Captain Marvel is here at last, satisfying our desire for new content from the Marvel Cinematic Universe (MCU), being that it’s been several months since we had anything from the famed MCU. At the same time, the latest offering from the Marvel Cinematic Universe sets us up for next month’s Avengers: Endgame.
As many know, Captain Marvel, based on the Marvel Comics character, has been mired in controversy lately thanks to Internet trolls and people with their own agendas. It’s a shame really, because all this noise is distracting from the film itself. It’s bad enough that so much is expected from an MCU film these days that unless the film is an absolute epic, it is bound to disappoint. With all this going on it may be difficult to judge Captain Marvel on its own merit.

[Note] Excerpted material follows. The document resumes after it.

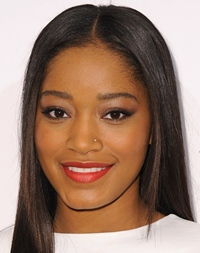 Keke Palmer Body Measurements Height Weight Bra Size Shoe Age Vital Stats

Looking at the film objectively, it does have its faults but it’s not a disaster at all. In fact, on the whole, Captain Marvel is a solid entry to the MCU and has so much to enjoy. Part sci-fi space adventure, part fish-out-of-water story, part mystery and part buddy cop yarn, the film bridges the cosmic part of the MCU with the Earth-based part. It introduces us to Vers (Brie Larson), who lives on the Kree homeplanet Hala and is part of the Starforce, dedicated to peacekeeping throughout the Kree Empire. She and her squad routinely hunt the Kree’s mortal enemies, the shape-shifting Skrulls. Early in the film, Vers crash lands on Earth in 1995 and meets S.H.I.E.L.D. agent Nick Fury (Samuel L. Jackson sporting some amazing deaging CG). The two team up to find out why the Skrulls are infiltrating Earth until she is recovered by Starforce. Along the way, she has flashbacks that reveal she is actually Carol Danvers, a human test pilot and this revelation has her questioning her allegiance to the Kree.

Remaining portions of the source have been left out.